The drought tolerant plants for Florida are native to desert environments and have learned to adapt to a low water situation over the centuries of growing in the wild. They can also have special physical features like the ability of the leaves and stems to store water for times of low rainfall. The plants come in all types, sizes and colors and there are specific plants for every part of Florida.
Orange cosmos (Cosmos sulphureus) is an annual plant that grows from one to seven feet tall and produces yellow or orange bowl-shaped flowers that grow to two to three inches in diameter. It is a native of the deserts in Mexico and drought resistant, but in times of drought the growth will be stunted. The plant needs full sun and likes sandy soils, but can take other types as well. Orange cosmos is hardy in all of the zones in Florida and is a favorite of butterflies.
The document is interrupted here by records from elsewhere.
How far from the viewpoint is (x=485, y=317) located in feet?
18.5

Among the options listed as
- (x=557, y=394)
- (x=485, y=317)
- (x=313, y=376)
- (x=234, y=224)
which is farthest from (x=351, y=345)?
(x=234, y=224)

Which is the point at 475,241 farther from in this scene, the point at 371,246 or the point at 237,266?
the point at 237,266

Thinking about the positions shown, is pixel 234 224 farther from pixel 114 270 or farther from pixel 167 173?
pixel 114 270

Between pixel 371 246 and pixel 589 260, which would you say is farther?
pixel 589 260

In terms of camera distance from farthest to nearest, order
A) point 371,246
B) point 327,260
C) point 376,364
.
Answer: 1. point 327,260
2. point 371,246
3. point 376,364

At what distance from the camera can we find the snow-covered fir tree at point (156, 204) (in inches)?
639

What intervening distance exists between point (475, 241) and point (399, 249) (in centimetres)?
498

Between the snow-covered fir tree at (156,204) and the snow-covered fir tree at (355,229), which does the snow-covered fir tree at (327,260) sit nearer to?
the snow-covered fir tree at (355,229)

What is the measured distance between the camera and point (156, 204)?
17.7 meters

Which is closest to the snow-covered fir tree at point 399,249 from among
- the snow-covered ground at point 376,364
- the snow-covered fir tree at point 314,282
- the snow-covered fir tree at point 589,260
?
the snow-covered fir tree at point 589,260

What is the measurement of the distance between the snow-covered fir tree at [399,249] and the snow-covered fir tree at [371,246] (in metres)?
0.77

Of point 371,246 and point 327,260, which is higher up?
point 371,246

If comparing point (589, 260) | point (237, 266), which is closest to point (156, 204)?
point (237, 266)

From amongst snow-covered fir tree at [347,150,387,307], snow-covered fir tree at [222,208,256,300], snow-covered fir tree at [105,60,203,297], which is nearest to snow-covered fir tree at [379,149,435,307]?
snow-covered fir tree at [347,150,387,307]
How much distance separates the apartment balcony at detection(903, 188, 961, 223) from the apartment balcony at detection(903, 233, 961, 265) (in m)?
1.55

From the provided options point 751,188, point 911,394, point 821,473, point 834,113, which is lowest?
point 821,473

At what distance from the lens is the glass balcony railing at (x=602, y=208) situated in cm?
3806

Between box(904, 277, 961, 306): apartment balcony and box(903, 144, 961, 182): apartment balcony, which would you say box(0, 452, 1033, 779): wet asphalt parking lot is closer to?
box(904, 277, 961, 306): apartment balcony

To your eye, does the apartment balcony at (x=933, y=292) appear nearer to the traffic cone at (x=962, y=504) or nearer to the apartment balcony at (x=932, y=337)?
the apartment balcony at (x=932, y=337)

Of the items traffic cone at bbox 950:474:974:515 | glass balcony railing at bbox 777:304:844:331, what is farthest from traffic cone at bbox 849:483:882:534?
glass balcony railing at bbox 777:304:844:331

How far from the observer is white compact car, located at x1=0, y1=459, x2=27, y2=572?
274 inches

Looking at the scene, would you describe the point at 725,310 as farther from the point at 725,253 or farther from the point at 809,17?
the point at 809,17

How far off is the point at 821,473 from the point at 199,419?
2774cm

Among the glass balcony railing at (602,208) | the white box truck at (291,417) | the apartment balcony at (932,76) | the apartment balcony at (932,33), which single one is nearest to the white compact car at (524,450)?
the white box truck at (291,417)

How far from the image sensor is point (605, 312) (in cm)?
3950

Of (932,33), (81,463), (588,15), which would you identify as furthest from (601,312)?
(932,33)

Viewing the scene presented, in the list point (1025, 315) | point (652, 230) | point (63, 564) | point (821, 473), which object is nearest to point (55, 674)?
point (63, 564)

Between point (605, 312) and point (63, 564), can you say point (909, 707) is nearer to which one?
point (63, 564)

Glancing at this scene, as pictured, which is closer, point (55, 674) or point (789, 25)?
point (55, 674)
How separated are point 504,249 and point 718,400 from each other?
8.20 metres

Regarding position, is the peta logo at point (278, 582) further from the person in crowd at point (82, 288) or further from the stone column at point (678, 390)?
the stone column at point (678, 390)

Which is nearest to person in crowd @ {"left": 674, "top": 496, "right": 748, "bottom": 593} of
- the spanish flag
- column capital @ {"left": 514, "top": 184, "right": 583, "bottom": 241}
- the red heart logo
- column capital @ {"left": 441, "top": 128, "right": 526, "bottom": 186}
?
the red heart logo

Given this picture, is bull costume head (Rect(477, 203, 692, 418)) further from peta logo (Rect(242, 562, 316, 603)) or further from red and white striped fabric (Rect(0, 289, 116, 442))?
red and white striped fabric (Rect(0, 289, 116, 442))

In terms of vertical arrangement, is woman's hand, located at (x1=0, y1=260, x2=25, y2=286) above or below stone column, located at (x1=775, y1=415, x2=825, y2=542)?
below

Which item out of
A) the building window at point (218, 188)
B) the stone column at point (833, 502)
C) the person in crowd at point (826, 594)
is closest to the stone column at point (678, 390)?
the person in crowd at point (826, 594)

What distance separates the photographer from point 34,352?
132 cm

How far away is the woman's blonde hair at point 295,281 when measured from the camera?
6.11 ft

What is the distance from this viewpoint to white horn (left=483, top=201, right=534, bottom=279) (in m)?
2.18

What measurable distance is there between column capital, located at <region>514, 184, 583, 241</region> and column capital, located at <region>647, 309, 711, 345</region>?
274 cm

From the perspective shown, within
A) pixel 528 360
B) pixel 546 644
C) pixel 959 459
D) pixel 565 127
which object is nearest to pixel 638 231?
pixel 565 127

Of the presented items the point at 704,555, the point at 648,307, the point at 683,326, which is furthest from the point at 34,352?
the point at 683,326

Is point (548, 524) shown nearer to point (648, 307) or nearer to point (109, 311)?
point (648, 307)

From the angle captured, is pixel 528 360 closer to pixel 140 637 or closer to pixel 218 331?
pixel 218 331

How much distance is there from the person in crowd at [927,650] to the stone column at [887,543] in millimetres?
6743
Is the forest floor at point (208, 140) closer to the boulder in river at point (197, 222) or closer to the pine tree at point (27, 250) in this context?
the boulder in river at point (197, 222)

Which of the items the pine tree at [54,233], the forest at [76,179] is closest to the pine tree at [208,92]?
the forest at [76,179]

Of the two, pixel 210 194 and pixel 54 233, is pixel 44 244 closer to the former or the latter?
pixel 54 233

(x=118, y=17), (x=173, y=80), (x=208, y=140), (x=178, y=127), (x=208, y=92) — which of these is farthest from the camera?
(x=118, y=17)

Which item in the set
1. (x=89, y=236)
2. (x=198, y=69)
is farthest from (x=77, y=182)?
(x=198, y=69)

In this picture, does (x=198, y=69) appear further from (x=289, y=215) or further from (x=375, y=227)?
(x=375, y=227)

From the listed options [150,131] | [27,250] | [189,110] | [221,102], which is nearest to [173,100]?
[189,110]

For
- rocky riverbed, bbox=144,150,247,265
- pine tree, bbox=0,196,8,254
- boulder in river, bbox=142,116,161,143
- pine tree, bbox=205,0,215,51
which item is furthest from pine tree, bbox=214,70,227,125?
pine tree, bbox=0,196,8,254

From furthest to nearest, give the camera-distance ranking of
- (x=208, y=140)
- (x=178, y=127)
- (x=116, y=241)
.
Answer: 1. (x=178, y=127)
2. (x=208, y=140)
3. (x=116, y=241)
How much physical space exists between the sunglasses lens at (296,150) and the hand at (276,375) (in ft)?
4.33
Purple heart (Tradescantia pallida) is also known as purple queen. It is an evergreen ground cover that is a native of Mexico. The plant produces leaves that grow from three to five inches long and one inch wide, that are purple on top and violet on the bottom and pale orchid--pink flowers that measure less than an inch. The flowers will bloom as long as the weather is warm, but they will only be open in the morning. The stems hold water, helping the plant live through a drought, although it prefers consistent moisture.
Purple heart prefers sandy soil, but can take rocky soils as well and does its best in full sun, but can take a small amount of shade. It can be used under palm trees, in rock garden to give a tropical effect. The plant is hardy in all the zones in Florida.
Coral plant (Jatropha multifida) is also known as the physic nut and Guatemala rhubarb. It is a shrub or small tree that grows from six to 20 feet tall. The plant produces leaves that are dark green on top and white below and grow up to 12 inches wide and coral colored flowers that grow in clusters on long stalks. The coral plant blooms all year long and the more heat, the more it will bloom. It is a native of Mexico, Central America and Brazil, likes full sun to partial shade and a sandy well-drained soil. The plant is resistant to drought once it is established and can only be grown in zone 10 in Florida.